> [Information given]
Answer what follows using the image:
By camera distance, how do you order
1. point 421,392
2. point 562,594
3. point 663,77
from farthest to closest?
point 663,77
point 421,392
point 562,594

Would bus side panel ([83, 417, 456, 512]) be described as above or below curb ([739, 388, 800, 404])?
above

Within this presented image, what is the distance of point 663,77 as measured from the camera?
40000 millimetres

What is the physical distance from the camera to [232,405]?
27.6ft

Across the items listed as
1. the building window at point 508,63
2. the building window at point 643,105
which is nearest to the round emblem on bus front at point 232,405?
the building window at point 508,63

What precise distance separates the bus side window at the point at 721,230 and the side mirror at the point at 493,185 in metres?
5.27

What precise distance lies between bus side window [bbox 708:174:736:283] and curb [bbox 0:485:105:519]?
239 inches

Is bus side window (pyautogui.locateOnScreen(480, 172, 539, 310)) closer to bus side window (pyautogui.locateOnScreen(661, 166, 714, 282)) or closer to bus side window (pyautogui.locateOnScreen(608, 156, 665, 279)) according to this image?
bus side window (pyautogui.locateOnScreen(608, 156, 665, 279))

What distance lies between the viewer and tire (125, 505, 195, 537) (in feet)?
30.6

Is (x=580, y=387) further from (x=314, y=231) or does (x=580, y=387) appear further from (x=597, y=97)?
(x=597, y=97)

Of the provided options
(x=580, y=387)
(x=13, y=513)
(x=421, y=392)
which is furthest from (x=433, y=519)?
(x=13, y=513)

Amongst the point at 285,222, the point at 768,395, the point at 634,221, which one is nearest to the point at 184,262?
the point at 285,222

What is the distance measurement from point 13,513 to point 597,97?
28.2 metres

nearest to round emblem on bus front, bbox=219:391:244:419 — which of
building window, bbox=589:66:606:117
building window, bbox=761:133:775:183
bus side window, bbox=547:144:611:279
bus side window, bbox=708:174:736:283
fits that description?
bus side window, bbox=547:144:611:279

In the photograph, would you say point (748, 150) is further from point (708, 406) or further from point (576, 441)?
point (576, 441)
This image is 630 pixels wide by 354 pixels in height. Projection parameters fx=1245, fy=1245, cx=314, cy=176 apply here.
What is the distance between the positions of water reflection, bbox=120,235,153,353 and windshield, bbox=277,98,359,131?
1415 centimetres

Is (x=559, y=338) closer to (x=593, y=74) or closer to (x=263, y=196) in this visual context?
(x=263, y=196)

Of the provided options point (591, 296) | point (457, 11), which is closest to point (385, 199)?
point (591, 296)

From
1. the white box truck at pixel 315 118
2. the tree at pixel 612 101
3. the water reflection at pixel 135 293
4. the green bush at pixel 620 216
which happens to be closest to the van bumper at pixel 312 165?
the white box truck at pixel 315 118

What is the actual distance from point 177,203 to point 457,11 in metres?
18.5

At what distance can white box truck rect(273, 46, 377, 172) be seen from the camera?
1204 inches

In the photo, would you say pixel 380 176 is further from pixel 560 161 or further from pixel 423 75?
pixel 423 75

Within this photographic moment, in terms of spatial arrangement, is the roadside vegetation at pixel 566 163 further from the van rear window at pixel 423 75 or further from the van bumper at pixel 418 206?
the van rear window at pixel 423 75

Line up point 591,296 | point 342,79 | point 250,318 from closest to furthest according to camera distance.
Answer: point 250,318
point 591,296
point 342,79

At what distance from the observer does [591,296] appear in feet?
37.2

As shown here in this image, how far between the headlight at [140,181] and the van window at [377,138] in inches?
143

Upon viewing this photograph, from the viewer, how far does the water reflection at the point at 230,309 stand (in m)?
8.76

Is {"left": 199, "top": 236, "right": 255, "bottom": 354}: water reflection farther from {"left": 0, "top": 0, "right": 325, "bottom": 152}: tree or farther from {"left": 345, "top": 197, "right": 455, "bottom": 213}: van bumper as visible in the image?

> [Task] Copy out the stretch of entries from the line containing "Line up point" through the end of the entries, reproducing each line word for word.

> [Output]
Line up point 591,296 | point 342,79 | point 250,318 from closest to furthest according to camera distance.
Answer: point 250,318
point 591,296
point 342,79

At what distance from the observer does [591,296] appear in feet?
37.2

As shown here in this image, how far between the headlight at [140,181] and the van window at [377,138] in inches?
143

Upon viewing this photograph, from the viewer, how far does the water reflection at the point at 230,309 stand (in m)?
8.76

Is {"left": 199, "top": 236, "right": 255, "bottom": 354}: water reflection farther from {"left": 0, "top": 0, "right": 325, "bottom": 152}: tree or farther from {"left": 345, "top": 197, "right": 455, "bottom": 213}: van bumper as visible in the image?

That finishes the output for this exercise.